SELECTED TEXT:
Twin City's binder for the 01-02 Program provides that it will follow the terms and conditions of the November 29, 2001 e-mail. Stephen Guglielmo, a Twin City underwriter, testified that Enron's demise caused him concern about the renewal of JPMC's policy because of the possible exposure to an Enron claim, and that as he recalls, Enron claims were going to be noticed for the 97-01 policy and excluded from the 01-02 policy which gave him "some comfort in being part of an ongoing program with JPMorgan Chase."

On November 29, 2001 at 9 P.M., three hours before the 97-01 policy was to expire, JPMC sent the following e-mail to Twin City through its broker, Marsh:

"On November 28th 2001 it was announced that various credit agencies had downgraded Enron, Inc. debt to junk status. In addition it was announced that merger discussions with Dynegy, Inc. had been terminated. In light of this situation J.P. Morgan Chase & Co. released a statement disclosing that it has approximately $500 million of unsecured exposure to various Enron entities, including loans, letters of credit and derivatives. It was also confirmed that it has additional exposures of $400 million secured by the Transwestern and Northern Natural pipelines.
J.P. Morgan Chase & Co. and its subsidiaries and affiliates, and their directors and officers ("JP Morgan Chase") have an extensive relationship with Enron which includes, but is not necessarily limited to, lending, merger & acquisition advisory services, restructuring advisory services, various SWAPS transactions, purchaser of gas/energy and serving as indenture trustee for Enron's public debt. While we have not received notice of any claim or potential claim at this time[,] it is anticipated that we may be named in litigation expected to arise out of the financial difficulties of Enron as a result of the relationship described above."
Fifteen minutes later, JPMC, again through Marsh, sent another e-mail which advised "please disregard the earlier email regarding this matter." The second e-mail contained the language quoted above, but with the following language added:

"Such litigation could include, among other things, allegations of breaches of fiduciary duty, aiding and abetting breaches of fiduciary duty, errors and omissions, securities fraud, negligence (including gross negligence), fraudulent conveyance, equitable subordination and misrepresentation. While JP Morgan Chase would vigorously contest the validity of any such claims, and has no actual knowledge of such acts, we believe that all of the foregoing constitute Wrongful Acts that could give rise to a claim under the policy."
Twin City responded on November 30, 2001 with a letter acknowledging receipt of the correspondence, informing Marsh of the name of the individual assigned to the matter, and stating that "[i]n the meantime all rights and defenses afforded under any applicable policy, at law, or in equity should be considered reserved." On January 17, 2002, Lloyd's accepted the notice "as notice of a potential claim under the BPL [Bankers Professional Liability] section of the [p]olicy." Subsequently, other insurers did so as well. Only one excess insurer, American International Specialty Lines Insurance Company (AISLIC), asserted that the notice was deficient. AISLIC, which was a defendant in this lawsuit, ultimately settled with JPMC for its Enron claims under the 97-01 program after the motion court denied its motion for an order dismissing the complaint pursuant to CPLR 3211 (a)(1) and (7).

EXERCISE REQUIREMENTS:
• 1. Answer these questions about the excerpt on JPMC's Enron notice:
(a) At what time on November 29, 2001 did JPMC send its first e-mail to Twin City?
(b) How long after the first e-mail did JPMC send the second one?
(c) Which excess insurer asserted that the notice was deficient?
• 2. Proceed with the excerpt on JPMC's Enron notice, continuing from its last sentence.
These entries have no connection to the excerpt on JPMC's Enron notice.

Extracted data entries:
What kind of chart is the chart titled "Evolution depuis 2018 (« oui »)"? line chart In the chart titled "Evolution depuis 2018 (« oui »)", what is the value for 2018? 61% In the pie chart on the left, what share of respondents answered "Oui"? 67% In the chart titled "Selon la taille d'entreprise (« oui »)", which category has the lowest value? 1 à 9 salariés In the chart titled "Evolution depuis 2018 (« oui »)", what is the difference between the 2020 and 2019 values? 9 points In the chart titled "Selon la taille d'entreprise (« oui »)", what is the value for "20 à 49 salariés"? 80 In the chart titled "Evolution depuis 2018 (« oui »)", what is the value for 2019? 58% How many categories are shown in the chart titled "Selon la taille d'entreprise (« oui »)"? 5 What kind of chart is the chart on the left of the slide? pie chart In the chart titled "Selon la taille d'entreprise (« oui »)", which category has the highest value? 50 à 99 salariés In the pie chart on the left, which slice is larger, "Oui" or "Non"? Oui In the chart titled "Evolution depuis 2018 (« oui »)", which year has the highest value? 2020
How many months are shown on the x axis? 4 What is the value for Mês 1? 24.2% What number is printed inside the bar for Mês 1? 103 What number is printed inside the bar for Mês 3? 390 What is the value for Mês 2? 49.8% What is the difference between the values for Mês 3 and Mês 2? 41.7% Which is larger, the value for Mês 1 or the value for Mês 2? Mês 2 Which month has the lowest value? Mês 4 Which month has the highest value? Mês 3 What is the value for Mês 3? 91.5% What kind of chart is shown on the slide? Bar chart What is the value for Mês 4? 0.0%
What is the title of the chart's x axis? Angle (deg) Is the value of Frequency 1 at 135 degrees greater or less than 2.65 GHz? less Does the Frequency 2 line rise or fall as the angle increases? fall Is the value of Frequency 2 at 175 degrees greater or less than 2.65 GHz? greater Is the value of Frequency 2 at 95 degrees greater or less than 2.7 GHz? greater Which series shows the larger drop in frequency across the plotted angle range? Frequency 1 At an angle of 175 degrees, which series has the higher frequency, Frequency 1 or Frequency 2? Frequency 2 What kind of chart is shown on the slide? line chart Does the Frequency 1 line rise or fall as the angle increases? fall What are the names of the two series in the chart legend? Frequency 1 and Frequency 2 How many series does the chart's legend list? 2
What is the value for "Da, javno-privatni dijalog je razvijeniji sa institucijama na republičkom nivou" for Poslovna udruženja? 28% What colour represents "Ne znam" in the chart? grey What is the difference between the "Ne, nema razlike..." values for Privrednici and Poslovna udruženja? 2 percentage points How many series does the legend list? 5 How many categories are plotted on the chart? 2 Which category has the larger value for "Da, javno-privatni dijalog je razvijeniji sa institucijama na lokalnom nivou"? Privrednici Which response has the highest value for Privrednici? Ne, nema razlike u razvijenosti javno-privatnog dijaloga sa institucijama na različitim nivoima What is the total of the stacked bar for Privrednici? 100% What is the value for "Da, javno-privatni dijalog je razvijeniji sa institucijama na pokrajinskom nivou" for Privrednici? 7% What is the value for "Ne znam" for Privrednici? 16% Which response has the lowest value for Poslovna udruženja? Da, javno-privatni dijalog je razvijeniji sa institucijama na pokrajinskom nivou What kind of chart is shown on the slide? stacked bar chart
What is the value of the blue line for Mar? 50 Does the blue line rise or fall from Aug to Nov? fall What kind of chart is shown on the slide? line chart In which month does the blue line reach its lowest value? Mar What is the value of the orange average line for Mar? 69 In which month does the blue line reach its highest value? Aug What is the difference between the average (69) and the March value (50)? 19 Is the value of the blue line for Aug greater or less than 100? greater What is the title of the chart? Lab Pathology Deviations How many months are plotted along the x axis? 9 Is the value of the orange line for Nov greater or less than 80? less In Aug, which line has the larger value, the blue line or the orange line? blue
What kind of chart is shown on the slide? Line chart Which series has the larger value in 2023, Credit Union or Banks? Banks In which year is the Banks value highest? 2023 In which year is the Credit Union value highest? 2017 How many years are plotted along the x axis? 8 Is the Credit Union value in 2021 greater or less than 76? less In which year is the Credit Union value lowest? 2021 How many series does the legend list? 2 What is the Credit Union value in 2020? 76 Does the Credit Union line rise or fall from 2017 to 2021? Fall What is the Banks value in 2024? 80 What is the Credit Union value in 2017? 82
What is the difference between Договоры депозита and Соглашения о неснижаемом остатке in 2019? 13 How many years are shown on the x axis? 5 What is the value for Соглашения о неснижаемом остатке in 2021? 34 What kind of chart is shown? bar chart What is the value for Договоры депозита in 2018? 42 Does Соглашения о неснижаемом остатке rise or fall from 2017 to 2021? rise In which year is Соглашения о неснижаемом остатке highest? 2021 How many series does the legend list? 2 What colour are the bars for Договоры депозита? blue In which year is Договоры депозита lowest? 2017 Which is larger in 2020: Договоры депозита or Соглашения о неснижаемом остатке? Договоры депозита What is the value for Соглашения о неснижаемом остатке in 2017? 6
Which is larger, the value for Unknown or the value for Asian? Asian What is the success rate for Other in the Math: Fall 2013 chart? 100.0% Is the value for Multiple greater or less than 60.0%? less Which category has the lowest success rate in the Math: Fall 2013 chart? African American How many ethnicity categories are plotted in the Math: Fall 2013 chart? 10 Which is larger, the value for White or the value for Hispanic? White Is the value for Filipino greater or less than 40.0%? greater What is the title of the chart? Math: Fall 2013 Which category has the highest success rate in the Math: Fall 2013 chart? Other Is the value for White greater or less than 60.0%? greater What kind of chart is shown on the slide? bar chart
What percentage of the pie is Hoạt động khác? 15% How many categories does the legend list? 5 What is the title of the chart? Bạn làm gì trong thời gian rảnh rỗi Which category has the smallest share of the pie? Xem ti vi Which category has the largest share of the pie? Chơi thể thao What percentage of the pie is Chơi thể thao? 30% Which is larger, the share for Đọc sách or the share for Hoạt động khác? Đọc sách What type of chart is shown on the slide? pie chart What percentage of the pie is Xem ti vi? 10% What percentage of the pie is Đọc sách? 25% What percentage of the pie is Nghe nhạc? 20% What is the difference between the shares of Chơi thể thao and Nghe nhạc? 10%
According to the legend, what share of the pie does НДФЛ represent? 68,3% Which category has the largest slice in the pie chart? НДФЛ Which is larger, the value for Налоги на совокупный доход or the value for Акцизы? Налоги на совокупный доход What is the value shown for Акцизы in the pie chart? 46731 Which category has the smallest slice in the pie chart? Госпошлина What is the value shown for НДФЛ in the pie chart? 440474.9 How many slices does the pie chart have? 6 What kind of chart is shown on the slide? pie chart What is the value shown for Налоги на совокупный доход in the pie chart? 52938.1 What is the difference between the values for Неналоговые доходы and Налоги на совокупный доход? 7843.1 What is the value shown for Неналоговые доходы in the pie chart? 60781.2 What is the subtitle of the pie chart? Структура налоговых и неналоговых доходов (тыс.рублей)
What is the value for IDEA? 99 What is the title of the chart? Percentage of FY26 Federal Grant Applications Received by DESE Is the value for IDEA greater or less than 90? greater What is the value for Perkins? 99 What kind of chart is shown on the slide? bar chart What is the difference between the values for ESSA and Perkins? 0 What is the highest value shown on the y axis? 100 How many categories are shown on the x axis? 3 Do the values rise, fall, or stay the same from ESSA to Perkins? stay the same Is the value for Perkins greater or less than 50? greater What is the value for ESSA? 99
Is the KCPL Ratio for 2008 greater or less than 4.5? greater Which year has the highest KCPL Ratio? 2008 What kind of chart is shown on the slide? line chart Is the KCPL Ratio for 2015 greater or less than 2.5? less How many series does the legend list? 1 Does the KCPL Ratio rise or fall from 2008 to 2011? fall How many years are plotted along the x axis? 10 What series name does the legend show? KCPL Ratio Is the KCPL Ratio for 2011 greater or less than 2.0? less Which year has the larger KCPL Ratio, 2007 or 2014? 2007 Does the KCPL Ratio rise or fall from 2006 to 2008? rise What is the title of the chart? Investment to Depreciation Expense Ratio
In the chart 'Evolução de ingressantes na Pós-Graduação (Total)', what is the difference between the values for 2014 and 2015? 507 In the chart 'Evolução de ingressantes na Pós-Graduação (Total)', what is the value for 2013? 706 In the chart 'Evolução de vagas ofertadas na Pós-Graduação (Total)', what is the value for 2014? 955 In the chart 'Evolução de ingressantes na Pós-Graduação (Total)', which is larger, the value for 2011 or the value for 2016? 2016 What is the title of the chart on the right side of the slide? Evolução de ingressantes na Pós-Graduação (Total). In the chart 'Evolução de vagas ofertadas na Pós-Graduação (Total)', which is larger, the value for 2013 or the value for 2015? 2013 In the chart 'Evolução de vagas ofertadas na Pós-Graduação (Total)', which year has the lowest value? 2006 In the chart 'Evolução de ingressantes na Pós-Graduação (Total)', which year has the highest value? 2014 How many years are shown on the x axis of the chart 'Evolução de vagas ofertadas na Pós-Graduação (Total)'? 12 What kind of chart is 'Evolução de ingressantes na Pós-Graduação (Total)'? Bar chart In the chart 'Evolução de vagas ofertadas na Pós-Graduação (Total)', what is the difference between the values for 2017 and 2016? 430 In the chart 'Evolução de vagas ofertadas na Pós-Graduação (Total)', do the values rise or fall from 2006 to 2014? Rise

TASK-BY-TASK OUTPUTS:
• 1.
(a) 9 P.M.
(b) Fifteen minutes
(c) American International Specialty Lines Insurance Company (AISLIC)

• 2.
Twin City never indicated to JPMC its position that the notice was in any way deficient until this litigation, where in its answer it asserted affirmative defenses, alleging, among other things, that coverage is barred because JPMC failed to satisfy conditions precedent to coverage, failed to provide timely, sufficient and appropriate written notice of claims and made false statements in the notices of claims.

Additionally, Twin City maintains that it has no obligation under the 01-02 policy, and has interposed counterclaims seeking damages and rescission of its participation in the 01-02 Program, alleging that it was induced to renew coverage to JPMC as the result of the fraudulent misrepresentation contained in the notice that JPMC had "no actual knowledge" of acts that could give rise to claims in connection with Enron under the 97-01 program, when JPMC in fact had actual knowledge that it had assisted Enron in manipulating its financial statements, and had learned "[b]y no later than November 19, 2001 . . . that many of the transactions it had either designed for Enron, or had engaged in as a participant, were directly responsible for Enron's deteriorating financial conditions."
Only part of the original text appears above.